• **Extracted material**
====

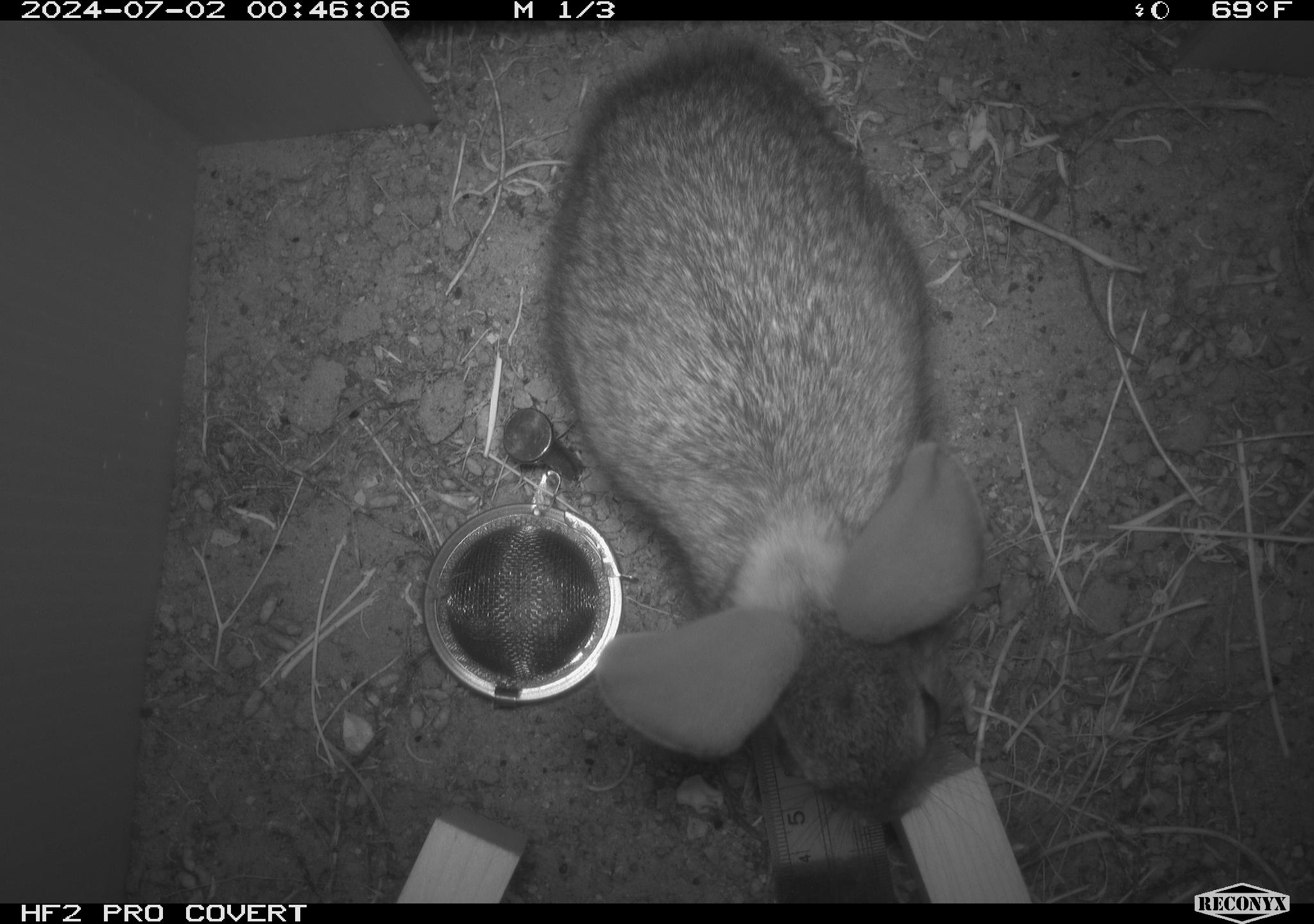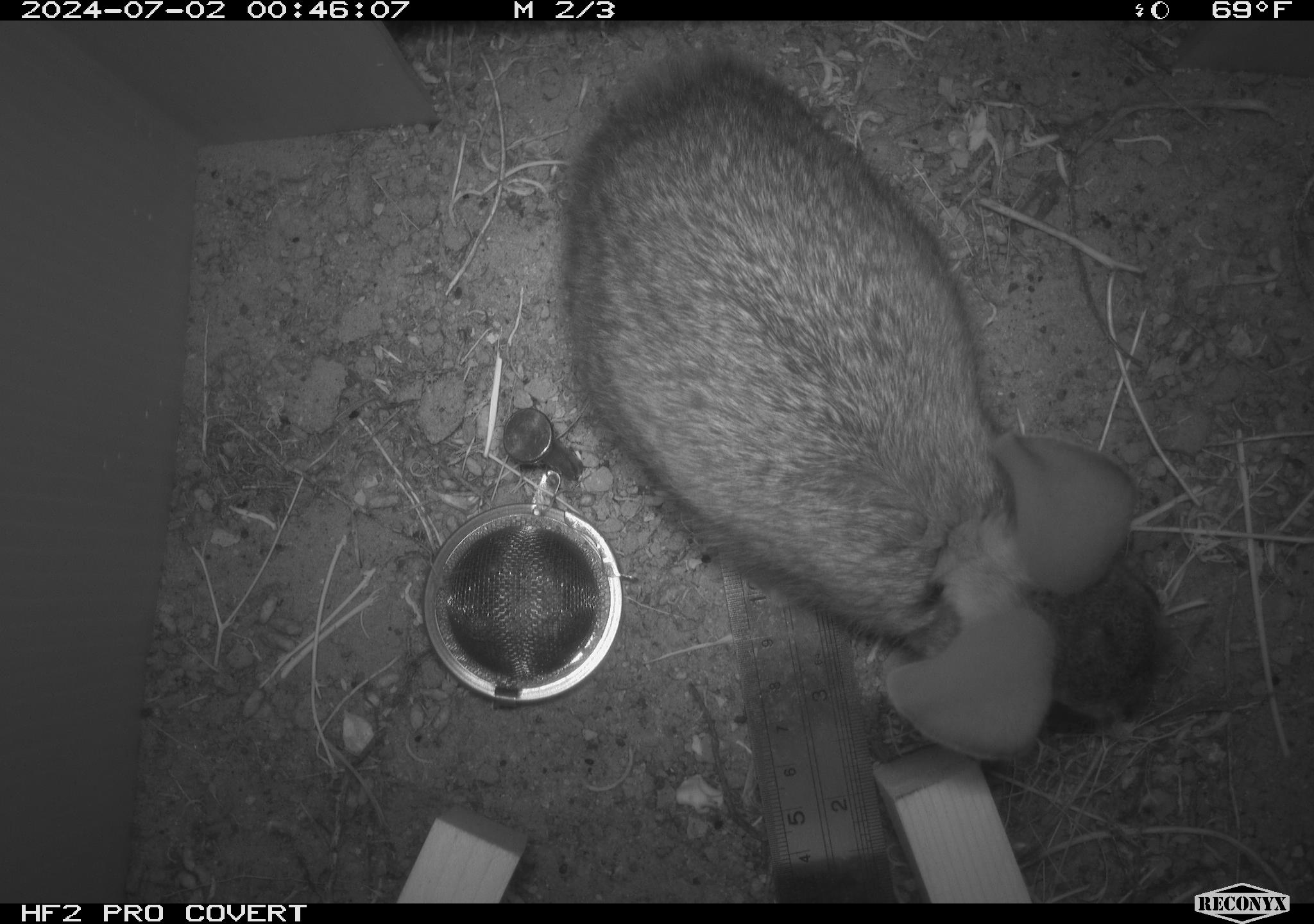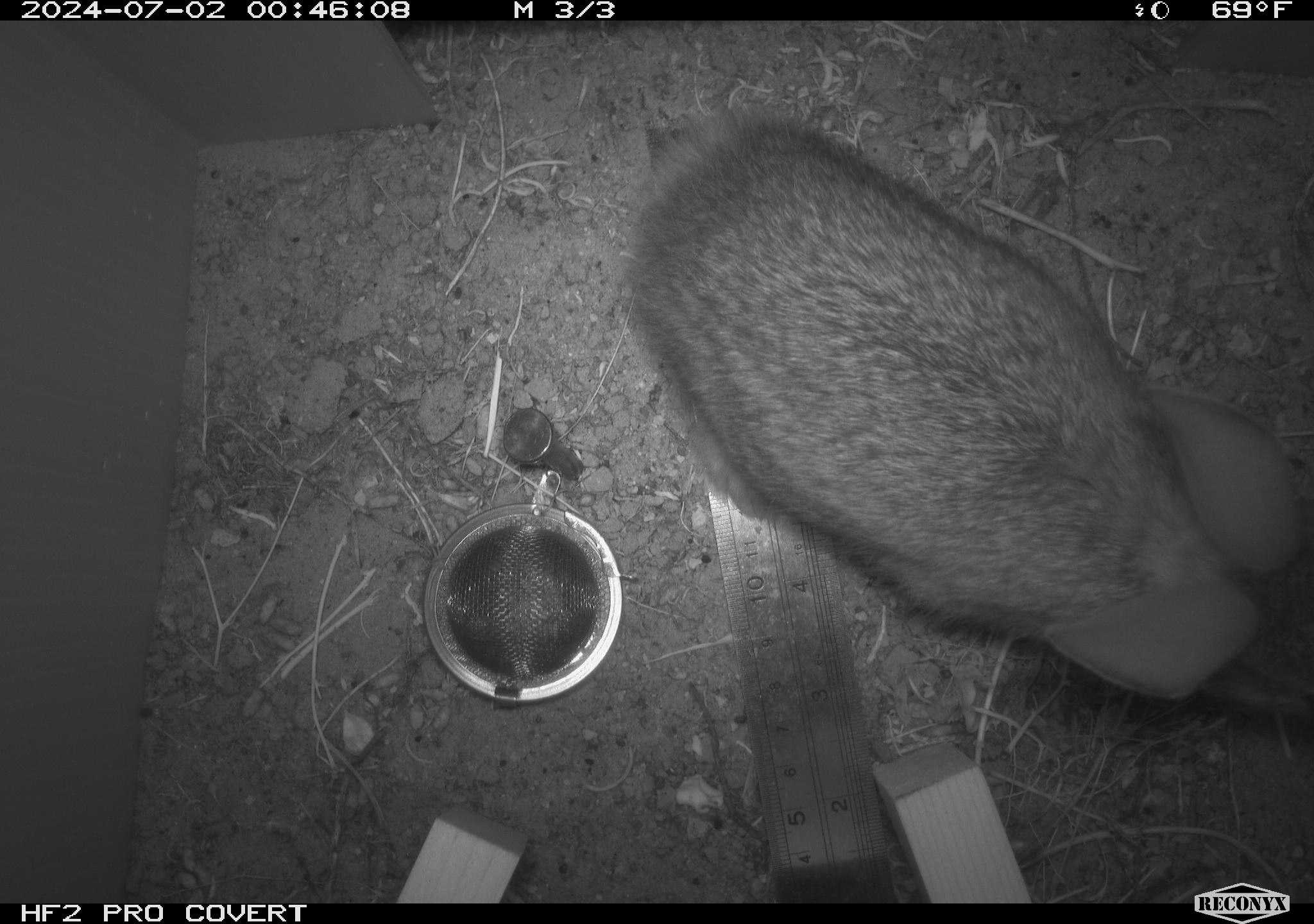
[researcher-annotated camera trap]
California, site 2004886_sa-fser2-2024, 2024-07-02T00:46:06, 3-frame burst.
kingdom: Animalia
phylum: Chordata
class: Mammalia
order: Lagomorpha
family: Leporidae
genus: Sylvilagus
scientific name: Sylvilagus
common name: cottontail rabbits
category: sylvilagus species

====

• **Instructions to follow**
The required output is every line of the entries, starting at the one that contains "class: Mammalia" and ending at the last, copied exactly.

• **Answer for this exercise**
class: Mammalia
order: Lagomorpha
family: Leporidae
genus: Sylvilagus
scientific name: Sylvilagus
common name: cottontail rabbits
category: sylvilagus species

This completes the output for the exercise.